Scientific classification
- Kingdom: Plantae
- Clade: Tracheophytes
- Clade: Angiosperms
- Clade: Eudicots
- Clade: Rosids
- Order: Myrtales
- Family: Myrtaceae
- Genus: Sannantha
- Species: S. crenulata
- Binomial name: Sannantha crenulata (A.R.Bean) Peter G.Wilson
- Synonyms: Babingtonia crenulata (F.Muell.) A.R.Bean; Baeckea crenatifolia F.Muell.; Baeckea crenulata (F.Muell.) Druce nom. illeg., nom. superfl.; Camphoromyrtus crenulata F.Muell. nom. inval., nom. nud.; Camphoromyrtus crenulata F.Muell.; Camphoromyrtus crenulata F.Muell. isonym; Camphyromyrtus crenulata F.Muell. orth. var.; Harmogia crenulata Miq.;

= Sannantha crenulata =

- Genus: Sannantha
- Species: crenulata
- Authority: (A.R.Bean) Peter G.Wilson
- Conservation status: VU
- Synonyms: Babingtonia crenulata (F.Muell.) A.R.Bean, Baeckea crenatifolia F.Muell., Baeckea crenulata (F.Muell.) Druce nom. illeg., nom. superfl., Camphoromyrtus crenulata F.Muell. nom. inval., nom. nud., Camphoromyrtus crenulata F.Muell., Camphoromyrtus crenulata F.Muell. isonym, Camphyromyrtus crenulata F.Muell. orth. var., Harmogia crenulata Miq.

Species of flowering plant

Sannantha crenulata, commonly known as fern-leaf baeckea, is a species of flowering plant in the myrtle family, Myrtaceae and is endemic to a restricted part of Victoria in Australia. It is an erect shrub with egg-shaped to round leaves with scalloped edges, and groups of usually 3 white flowers arranged in leaf axils.

==Description==
Sannantha crenulata is an erect shrub that typically grows to a height of 1–3 m. Its leaves are egg-shaped to round, 3–7 mm long and 2–5 mm wide on a petiole 0.6–0.9 mm long.
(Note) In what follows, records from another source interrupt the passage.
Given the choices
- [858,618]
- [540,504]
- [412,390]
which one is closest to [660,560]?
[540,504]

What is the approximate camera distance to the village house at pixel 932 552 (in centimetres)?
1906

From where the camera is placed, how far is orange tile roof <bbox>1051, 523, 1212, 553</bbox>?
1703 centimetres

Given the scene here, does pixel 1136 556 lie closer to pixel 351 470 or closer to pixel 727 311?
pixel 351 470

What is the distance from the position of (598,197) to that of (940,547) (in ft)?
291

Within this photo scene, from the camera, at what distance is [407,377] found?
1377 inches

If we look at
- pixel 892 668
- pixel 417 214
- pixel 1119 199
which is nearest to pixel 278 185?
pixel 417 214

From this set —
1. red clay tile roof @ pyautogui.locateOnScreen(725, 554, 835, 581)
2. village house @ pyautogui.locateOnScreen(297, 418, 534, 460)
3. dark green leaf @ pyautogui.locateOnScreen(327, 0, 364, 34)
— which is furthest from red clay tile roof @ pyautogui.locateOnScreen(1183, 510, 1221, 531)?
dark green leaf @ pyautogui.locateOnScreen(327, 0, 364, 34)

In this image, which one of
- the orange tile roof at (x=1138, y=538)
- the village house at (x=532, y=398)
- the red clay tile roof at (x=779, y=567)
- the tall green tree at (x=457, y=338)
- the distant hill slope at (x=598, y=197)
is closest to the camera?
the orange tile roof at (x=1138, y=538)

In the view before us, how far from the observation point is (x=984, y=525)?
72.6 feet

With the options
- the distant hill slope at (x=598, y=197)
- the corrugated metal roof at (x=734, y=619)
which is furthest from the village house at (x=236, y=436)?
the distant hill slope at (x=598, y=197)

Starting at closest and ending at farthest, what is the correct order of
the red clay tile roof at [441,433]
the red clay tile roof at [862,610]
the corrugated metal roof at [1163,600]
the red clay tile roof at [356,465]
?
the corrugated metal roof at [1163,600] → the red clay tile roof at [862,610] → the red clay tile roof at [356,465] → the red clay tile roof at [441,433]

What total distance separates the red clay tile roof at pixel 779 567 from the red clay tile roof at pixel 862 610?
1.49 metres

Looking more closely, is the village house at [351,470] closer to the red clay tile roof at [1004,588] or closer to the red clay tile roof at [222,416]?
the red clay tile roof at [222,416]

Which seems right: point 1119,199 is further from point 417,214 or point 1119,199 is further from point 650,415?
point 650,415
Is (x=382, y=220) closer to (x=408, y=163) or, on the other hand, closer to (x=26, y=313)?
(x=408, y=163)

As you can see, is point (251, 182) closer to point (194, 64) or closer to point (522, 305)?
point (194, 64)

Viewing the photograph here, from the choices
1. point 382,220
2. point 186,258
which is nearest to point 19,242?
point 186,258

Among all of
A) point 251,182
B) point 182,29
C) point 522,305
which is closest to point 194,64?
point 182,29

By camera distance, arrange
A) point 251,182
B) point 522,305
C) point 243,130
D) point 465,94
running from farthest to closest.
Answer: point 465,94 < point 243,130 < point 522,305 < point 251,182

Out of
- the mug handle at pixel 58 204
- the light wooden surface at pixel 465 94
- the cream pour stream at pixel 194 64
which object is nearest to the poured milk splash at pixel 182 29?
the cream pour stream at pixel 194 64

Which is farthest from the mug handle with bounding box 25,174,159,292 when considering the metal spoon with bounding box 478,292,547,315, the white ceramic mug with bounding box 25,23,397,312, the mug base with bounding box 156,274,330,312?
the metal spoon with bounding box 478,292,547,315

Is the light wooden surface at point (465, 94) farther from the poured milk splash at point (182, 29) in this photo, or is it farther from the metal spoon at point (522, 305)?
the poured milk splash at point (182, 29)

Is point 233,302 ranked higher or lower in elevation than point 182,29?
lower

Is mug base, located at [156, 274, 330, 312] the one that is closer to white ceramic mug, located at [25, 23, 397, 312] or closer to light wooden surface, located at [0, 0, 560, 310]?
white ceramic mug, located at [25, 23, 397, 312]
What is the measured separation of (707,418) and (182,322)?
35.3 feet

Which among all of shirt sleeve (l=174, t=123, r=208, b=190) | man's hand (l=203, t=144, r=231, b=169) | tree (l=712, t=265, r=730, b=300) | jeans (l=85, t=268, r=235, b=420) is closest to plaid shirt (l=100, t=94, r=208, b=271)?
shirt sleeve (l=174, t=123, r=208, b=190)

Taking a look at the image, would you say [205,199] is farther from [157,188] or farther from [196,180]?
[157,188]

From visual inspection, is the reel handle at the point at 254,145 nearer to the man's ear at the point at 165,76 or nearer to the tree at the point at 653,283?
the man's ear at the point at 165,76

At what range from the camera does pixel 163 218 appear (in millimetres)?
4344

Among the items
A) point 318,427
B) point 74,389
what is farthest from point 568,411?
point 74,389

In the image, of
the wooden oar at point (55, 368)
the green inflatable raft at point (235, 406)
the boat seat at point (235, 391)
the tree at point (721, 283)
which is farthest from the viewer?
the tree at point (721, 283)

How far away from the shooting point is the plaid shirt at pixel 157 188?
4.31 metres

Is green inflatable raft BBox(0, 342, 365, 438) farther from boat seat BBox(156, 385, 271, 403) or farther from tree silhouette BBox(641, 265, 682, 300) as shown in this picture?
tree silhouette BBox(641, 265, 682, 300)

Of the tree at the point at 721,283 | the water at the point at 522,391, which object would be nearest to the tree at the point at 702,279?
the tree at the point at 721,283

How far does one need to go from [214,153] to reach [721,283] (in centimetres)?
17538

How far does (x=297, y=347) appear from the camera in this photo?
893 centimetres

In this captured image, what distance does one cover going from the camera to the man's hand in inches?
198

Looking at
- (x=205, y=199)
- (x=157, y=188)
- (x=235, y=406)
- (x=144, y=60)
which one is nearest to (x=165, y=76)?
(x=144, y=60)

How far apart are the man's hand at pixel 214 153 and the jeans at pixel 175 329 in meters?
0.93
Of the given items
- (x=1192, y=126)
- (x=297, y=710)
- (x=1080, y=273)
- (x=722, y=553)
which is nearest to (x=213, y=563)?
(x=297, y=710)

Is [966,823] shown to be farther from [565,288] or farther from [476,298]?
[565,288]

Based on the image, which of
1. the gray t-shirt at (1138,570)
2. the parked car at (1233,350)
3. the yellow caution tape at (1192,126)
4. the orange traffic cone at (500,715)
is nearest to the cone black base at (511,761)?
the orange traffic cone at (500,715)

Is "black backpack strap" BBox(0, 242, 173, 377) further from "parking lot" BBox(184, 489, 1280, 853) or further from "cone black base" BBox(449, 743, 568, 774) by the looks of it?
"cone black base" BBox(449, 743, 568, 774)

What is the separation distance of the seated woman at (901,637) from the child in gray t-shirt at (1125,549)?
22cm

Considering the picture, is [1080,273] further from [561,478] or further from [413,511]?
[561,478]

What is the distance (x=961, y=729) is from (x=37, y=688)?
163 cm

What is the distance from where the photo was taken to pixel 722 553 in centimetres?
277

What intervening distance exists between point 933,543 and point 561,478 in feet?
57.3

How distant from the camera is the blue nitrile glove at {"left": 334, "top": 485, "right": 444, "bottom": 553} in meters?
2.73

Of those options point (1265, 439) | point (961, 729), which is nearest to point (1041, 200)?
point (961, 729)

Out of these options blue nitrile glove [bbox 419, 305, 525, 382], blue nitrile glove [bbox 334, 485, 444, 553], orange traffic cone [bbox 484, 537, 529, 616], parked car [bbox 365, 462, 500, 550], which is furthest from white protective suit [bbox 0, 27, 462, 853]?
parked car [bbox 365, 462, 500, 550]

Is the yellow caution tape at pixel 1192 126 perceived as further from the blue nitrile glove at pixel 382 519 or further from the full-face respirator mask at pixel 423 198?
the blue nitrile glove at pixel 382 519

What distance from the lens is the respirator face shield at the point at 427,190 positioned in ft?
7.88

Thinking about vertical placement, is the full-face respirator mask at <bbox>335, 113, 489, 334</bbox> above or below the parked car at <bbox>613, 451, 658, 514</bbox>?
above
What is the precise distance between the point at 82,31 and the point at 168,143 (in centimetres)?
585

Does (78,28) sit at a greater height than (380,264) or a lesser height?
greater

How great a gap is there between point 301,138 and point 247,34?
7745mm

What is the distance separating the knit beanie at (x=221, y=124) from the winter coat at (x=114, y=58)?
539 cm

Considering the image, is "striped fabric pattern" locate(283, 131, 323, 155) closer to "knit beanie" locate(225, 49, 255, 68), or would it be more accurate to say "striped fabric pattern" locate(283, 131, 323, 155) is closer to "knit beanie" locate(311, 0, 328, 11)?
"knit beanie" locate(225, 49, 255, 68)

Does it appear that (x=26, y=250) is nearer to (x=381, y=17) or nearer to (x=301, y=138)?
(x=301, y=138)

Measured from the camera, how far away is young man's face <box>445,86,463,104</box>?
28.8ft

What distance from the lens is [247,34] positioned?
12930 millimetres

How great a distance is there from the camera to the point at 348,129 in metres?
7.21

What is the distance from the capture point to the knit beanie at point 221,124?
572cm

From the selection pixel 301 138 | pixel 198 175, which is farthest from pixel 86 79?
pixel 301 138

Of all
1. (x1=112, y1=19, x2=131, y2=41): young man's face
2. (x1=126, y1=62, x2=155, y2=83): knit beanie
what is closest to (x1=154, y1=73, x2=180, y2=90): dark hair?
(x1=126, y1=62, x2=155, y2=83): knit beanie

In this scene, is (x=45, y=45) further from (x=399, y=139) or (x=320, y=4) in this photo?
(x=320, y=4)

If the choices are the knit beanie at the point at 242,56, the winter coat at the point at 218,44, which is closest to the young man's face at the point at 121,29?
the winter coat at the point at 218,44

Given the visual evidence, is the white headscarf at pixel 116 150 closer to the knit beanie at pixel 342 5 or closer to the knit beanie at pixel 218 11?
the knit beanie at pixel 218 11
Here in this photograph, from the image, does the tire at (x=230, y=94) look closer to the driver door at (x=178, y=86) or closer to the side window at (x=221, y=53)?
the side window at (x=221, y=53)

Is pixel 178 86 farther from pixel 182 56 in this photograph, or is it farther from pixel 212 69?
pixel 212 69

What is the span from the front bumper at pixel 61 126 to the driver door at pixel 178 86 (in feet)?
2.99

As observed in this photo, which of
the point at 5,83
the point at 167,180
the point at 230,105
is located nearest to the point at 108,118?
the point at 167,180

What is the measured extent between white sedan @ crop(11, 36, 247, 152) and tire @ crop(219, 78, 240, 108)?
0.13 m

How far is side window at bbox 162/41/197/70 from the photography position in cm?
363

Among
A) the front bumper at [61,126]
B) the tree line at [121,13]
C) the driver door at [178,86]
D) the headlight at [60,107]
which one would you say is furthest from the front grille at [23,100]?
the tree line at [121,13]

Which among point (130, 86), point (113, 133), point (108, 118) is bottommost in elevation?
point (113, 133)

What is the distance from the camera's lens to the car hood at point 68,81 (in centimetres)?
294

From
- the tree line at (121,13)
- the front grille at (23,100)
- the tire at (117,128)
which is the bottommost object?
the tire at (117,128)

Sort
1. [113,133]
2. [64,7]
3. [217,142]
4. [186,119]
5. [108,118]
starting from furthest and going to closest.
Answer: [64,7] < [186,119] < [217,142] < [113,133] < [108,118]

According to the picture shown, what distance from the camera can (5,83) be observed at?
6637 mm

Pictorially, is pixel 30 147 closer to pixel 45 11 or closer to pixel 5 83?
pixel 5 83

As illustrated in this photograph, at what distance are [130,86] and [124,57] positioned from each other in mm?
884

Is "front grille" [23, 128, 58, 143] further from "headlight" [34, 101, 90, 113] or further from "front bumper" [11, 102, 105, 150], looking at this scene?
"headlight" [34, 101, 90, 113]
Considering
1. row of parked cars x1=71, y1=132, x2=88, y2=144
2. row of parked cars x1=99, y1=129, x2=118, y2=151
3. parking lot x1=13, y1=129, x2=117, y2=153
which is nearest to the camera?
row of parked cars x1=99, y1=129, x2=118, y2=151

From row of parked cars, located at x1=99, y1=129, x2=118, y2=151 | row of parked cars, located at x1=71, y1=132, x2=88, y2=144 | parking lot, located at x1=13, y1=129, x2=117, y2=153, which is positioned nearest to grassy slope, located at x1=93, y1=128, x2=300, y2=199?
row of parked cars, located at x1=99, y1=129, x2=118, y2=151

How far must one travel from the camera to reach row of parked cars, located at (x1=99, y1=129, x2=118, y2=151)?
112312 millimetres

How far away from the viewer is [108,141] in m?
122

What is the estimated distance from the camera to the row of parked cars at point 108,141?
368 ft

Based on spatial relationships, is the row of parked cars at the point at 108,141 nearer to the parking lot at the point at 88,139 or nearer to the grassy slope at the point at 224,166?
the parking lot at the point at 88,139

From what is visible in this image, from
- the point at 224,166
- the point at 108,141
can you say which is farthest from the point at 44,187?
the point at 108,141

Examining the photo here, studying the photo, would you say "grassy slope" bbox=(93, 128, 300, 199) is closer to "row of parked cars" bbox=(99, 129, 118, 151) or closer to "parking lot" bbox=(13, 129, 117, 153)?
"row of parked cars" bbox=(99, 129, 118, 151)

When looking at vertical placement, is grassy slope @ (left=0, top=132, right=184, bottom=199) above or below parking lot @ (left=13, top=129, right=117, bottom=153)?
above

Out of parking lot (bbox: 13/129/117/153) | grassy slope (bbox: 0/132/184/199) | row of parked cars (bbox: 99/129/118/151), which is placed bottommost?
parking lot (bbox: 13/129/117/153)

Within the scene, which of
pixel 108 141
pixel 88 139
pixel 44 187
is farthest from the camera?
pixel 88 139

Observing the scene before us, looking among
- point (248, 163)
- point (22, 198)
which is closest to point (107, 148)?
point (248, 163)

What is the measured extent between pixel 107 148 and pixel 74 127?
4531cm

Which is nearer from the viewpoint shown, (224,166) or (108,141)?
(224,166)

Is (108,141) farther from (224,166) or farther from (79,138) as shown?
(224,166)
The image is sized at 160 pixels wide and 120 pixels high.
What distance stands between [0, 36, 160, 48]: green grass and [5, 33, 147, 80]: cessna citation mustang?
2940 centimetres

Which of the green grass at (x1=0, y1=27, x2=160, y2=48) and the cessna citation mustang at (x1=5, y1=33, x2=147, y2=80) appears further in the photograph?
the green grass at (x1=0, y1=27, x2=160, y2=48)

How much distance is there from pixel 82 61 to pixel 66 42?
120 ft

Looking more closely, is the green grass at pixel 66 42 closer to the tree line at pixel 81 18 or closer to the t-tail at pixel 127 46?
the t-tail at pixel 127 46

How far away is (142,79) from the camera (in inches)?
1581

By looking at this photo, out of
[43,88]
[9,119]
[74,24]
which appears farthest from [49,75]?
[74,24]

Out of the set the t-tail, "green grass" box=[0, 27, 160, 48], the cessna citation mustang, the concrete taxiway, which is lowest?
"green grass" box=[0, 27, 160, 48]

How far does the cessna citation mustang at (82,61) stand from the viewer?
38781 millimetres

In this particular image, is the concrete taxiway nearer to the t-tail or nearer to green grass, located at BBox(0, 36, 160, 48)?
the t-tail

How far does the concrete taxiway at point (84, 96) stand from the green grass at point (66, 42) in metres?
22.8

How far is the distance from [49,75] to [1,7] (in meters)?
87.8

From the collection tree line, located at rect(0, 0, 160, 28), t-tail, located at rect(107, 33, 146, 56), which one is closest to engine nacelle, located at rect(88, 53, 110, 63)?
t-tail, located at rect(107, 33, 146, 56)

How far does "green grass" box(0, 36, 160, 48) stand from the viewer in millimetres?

The edges of the leaves are minutely scalloped. The flowers are up to 8 mm in diameter and arranged in leaf axils, usually in groups of 3 on a peduncle 4–10.5 mm long. Each flower is on a pedicel 5.3–8.5 mm long with many bracteoles at the base, but that fall off as the flowers develop. The floral tube is 1.6–1.9 mm long, the sepal lobes 0.6–0.9 mm long and thin. The petals are white, 3.0–3.5 mm long and wide and there are 12 to 14 stamens. Flowering has been observed from November to March and the fruit is a hemispherical capsule 2–3 mm in diameter.

==Taxonomy==
This species was first formally described in 1855 by Ferdinand von Mueller who gave it the name Camphoromyrtus crenulata in his book Definitions of rare or hitherto undescribed Australian plants from specimens collected on "springs and rivulets of the Buffalo Ranges". In 2007, Peter Gordon Wilson transferred the species to Sannantha as S. crenulata in Australian Systematic Botany. The specific epithet (crenulata) means "crenulate".

==Distribution and habitat==
Fern-leaf baeckea is only known from the lower parts of Mount Buffalo in north-eastern Victoria, where it grows on rocky streamsides in open forest and scrub.

==Conservation status==
Sannantha crenulata is listed as "vulnerable" under the Australian Government Environment Protection and Biodiversity Conservation Act 1999 and as "endangered" under the Victorian Government Flora and Fauna Guarantee Act 1988. The main threats to the species include weed invasion, inappropriate fire regimes, and road works.